Linger at the table.
Dinner prepared, growing twins wiggling in their chairs, inhaling their meal before we can even take a seat. Kezia babbling in her high chair and waving her chubby-creased wrist with a spoon in hand. Avocado smashed on the floors, sticky fingers and dirty faces… it’s a messy, chaotic family dinner.
Usually as we are at the dinner table I get up about 10 times to fulfill 100 little requests, from more water to another napkin… as I finally shovel a few bites in my mouth, my mind is already thinking of bedtime routines.
The list swirls around my mind… knowing the marathon day is closing in and a fresh quiet minute is almost around the corner. As I take the last bite I am already in clean-up mode, instructing chairs be pushed in and dishes taken to the sink so then we can move onto my list… Load dishwasher, pick up toys, feed Kezia, getting a bath drawn and little teeth scrubbed.
My perfect little fast-paced dinner routine interrupted by one word from the Spirit.
Tenderly he prodded my heart with this one word,
Linger at the table.
I sat and thought, what would it look like a few times a week to simply linger.
Gatherings around the table will have room and space for more than just devouring a meal. I am in it for creating memories, stirring hearts with encouragement, savoring moments with my 3 little miracle daughters.
I am opening my dinner table for interruptions to my get-it-done-mom-schedule.
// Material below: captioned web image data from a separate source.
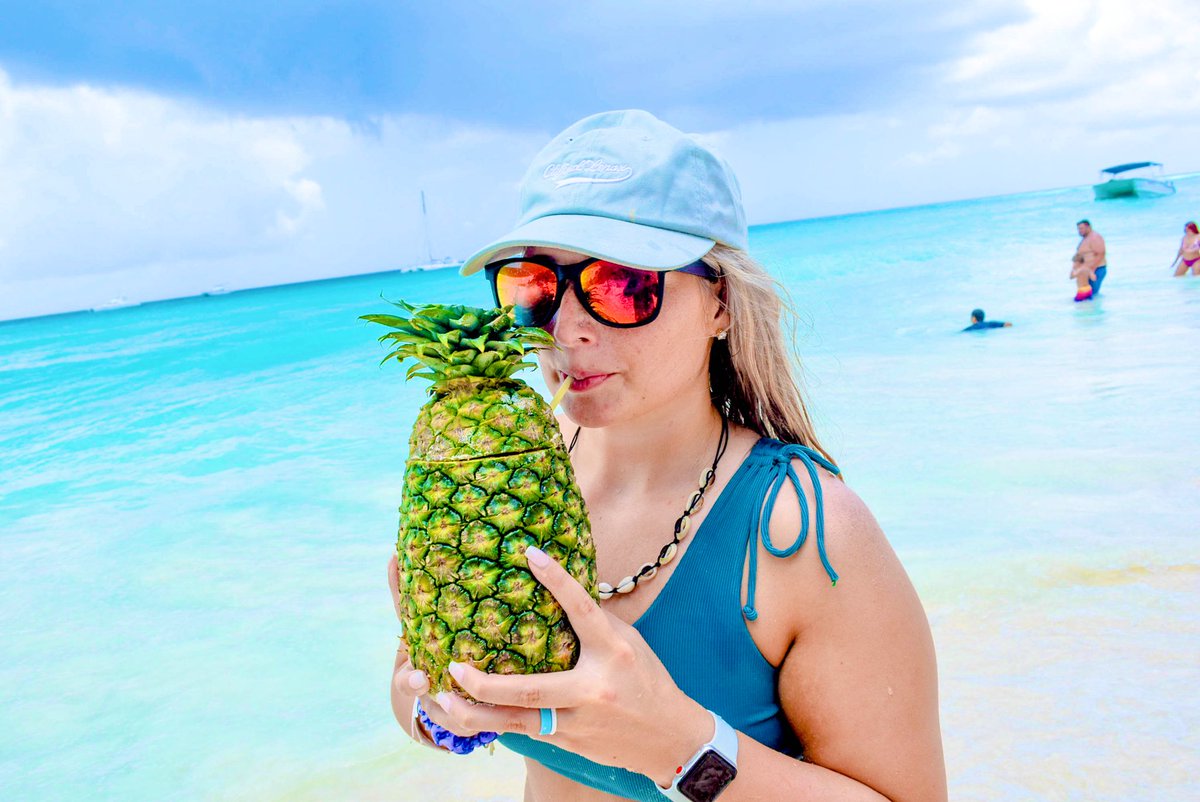 ChavezMorgan22's tweet photo. Just wanna go back to the Dominican where everything was great and I was care free. https://t.co/H7LRqViyaQ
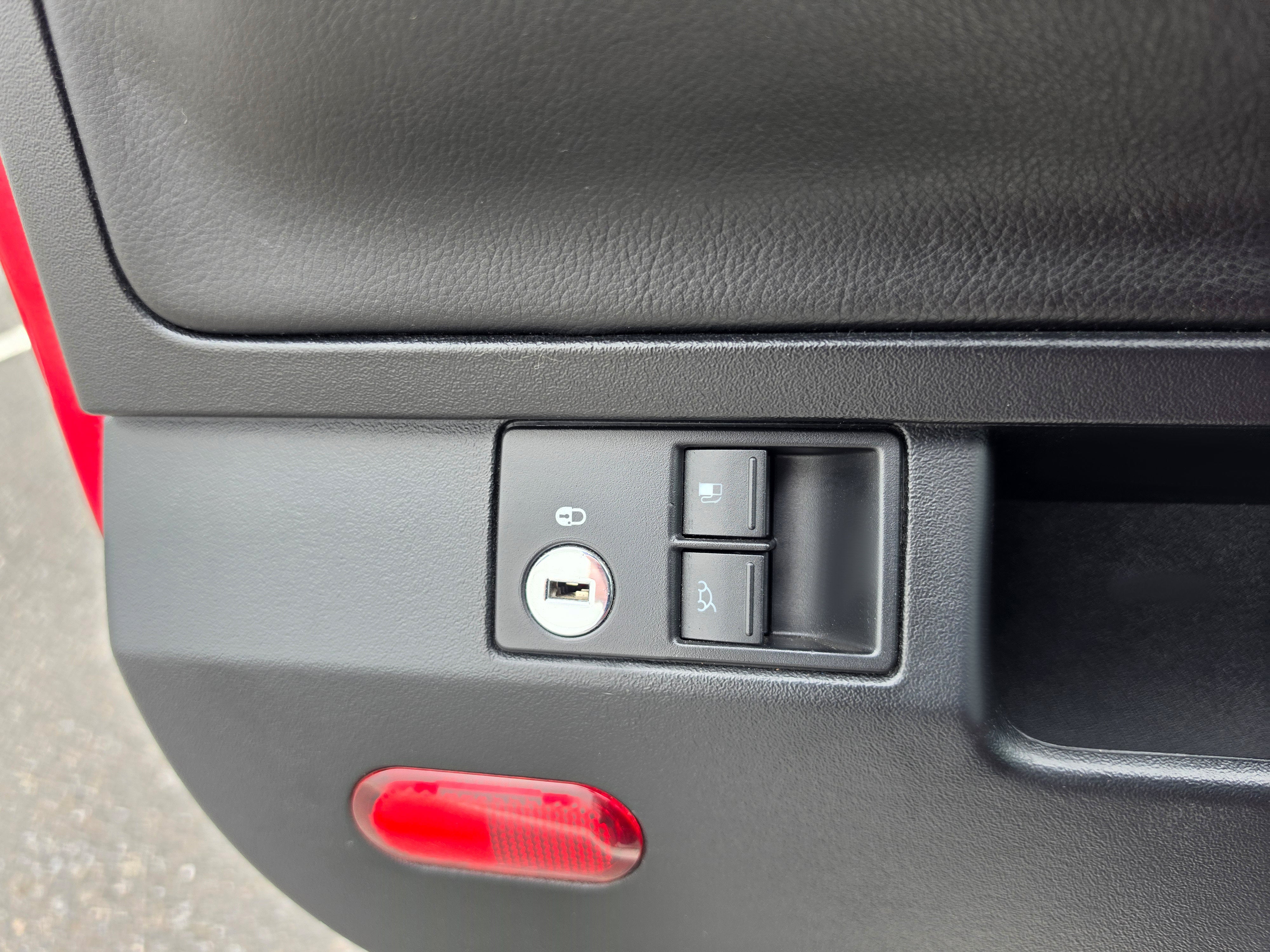 2009 Volkswagen New Beetle Convertible S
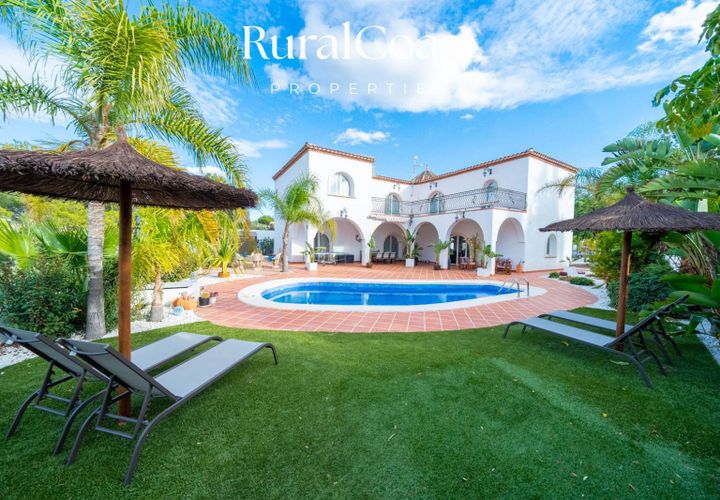 Villa a Busot, Alicante, Busot - € 775.000 | Ref: 8128 - foto 1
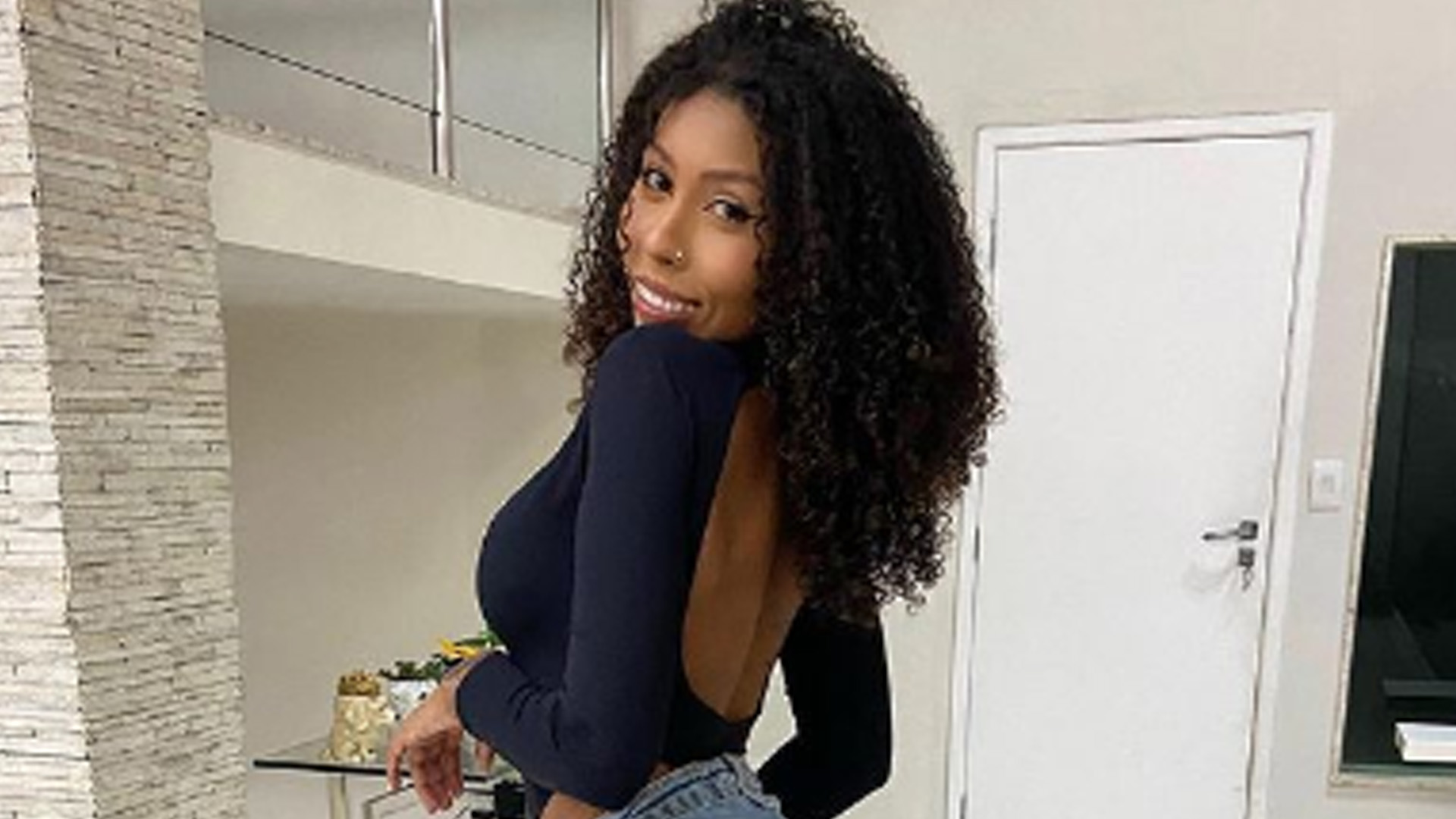 Irmã de Gracyanne Barbosa aposta em shortinho micro e exibe pernões: “Que mulher”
Here’s to letting the avocado stay smashed under the high chair and rice scattered under chairs.
Dirty dishes stay planted on the table for a little longer so we can simply,
Linger enough for celebrations to sing out and belly laughs to ensue.
Linger, where the heart to fit a schedule lets go, to make room for the Spirit
Linger together over hot chocolate, extra gooey brownies and spontaneous game of gold fish.
Savor stories over sparkling apple cider in fancy cups, just because its Sunday.
I want sacred moments with my family, lingering over food and messes and bouncy little girls who jump into laps and lean in for kisses.
I am here to linger a little longer and in the messy chaos birth life-giving moments.